Norway is now home to what might be the world’s most scenic public restroom. Situated on the edge of a narrow inlet on the western coast of Scandinavia, Ureddplassen has been described as a “waved-shaped toilet” overlooking the natural beauty of the Norwegian Sea and the Lofoten Wall snow-capped mountains.
“Ureddplassen is a place for a short break, a nice rest and a picnic, or for long nights with midnight sun or northern lights,” said the Nasjonale turistveger, the Norwegian Scenic Route Helgelandskysten tourist board.
The restroom is located along the Helgelandskysten scenic route on road Fv17 near the town of Gildeskal. Last year, the spectacular lavatory was given a £1.4million renovation which involved putting in a new concrete bathroom building equipped with frosted-glass. Norwegian architects Marit Justine Haugen and Dan Zohar provided the state-of-the-art designs.

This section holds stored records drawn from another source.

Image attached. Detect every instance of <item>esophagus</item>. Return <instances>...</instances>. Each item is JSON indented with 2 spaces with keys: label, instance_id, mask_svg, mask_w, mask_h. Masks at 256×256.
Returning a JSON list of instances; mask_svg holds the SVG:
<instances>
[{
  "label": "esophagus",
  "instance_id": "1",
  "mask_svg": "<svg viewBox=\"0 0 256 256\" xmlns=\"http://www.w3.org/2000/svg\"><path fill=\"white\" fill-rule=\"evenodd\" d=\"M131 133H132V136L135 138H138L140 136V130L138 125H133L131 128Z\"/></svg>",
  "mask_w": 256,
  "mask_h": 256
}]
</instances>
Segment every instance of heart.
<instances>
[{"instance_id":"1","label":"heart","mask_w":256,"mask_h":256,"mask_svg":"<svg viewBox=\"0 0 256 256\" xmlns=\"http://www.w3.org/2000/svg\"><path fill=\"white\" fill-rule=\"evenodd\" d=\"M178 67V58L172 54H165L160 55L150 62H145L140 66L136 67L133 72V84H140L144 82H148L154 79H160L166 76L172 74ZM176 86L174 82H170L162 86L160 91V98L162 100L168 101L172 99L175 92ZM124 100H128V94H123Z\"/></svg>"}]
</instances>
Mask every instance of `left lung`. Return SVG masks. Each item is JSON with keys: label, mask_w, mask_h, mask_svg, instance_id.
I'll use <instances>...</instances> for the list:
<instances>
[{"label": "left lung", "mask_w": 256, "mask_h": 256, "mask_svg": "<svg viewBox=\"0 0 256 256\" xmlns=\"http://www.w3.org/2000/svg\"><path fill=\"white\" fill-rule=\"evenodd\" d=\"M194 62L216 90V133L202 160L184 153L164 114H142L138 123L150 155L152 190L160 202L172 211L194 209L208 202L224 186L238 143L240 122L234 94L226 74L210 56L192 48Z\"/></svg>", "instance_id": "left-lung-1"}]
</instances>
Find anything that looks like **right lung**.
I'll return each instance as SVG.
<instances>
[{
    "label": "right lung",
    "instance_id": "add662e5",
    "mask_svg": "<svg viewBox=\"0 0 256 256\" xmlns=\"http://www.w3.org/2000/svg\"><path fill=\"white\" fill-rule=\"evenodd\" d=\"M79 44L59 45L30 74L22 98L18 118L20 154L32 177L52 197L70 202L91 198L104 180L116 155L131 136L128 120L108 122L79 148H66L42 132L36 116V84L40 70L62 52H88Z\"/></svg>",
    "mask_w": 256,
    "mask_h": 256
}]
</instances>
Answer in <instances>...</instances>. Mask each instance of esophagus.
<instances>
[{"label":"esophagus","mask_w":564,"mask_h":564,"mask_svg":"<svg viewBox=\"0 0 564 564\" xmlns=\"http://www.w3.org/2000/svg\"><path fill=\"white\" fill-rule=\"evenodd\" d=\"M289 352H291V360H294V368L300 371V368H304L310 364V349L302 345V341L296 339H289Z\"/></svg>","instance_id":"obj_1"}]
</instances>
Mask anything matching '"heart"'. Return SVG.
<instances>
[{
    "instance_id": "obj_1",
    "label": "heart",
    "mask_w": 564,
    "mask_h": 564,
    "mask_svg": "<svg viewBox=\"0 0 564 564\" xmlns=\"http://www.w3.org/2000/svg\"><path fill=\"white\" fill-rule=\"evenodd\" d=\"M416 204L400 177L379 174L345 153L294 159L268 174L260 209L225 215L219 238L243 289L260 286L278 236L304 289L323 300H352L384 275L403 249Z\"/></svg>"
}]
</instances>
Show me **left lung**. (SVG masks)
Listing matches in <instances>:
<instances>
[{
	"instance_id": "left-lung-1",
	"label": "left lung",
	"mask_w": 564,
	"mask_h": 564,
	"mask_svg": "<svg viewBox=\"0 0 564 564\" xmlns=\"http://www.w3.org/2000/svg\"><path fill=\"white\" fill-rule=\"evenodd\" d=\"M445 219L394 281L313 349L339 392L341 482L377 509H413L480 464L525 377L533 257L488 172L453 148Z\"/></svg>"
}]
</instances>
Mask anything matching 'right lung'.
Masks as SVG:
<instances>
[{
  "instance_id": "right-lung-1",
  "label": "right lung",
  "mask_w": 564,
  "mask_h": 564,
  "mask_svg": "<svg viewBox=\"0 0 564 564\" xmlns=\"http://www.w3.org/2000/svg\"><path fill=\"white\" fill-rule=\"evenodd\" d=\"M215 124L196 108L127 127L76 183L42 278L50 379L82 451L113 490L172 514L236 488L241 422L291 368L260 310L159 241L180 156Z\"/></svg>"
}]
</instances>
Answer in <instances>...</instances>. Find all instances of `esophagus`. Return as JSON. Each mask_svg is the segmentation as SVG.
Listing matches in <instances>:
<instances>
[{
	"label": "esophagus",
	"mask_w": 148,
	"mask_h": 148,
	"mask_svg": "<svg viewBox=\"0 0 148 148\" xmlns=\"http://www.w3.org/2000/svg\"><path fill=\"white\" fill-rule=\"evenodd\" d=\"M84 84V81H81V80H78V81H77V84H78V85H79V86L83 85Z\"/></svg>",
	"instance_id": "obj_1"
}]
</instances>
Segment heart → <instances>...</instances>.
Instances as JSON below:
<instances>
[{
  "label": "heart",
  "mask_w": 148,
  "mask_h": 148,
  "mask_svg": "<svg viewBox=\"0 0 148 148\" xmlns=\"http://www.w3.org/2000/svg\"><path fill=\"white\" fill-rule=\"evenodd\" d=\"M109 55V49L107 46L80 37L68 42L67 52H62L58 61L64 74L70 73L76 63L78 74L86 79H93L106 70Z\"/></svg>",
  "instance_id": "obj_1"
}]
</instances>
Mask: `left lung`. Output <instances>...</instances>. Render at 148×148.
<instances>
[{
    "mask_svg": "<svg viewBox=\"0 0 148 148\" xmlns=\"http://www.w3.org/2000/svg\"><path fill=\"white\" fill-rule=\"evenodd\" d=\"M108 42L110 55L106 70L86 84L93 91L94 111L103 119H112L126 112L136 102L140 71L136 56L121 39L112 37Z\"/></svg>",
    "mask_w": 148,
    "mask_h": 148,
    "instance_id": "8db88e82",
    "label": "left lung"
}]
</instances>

Outside of the building, visitors will find block benches constructed using Norwegian Rose marble, the same material found in the United Nations building in New York. The outdoor area also includes a unique set of steps leading down to the shore. “The view from the steps is unique and there is ample seating well protected from traffic noise,” stated Steinar Skaar, Helgelandskysten scenic route manager.
The Ureddpassen rest stop is not only home to the scenic restroom, but also to a memorial honoring the 42 men who gave their lives in February 1943 after the HNoMS Uredd (Fearless) Royal Norwegian Navy submarine came in contact with a German mine and sank. The memorial was originally constructed in 1987 by King Olav V, but was recently renovated and given a new marble base.
“The road follows the coast but its character changes underway from the long line of peaks in the north to the fjords and mountains until the scenery becomes more gentle with the archipelago and the islands out at sea,” says Nasjonale turistveger, referring to the Helgelandskysten route.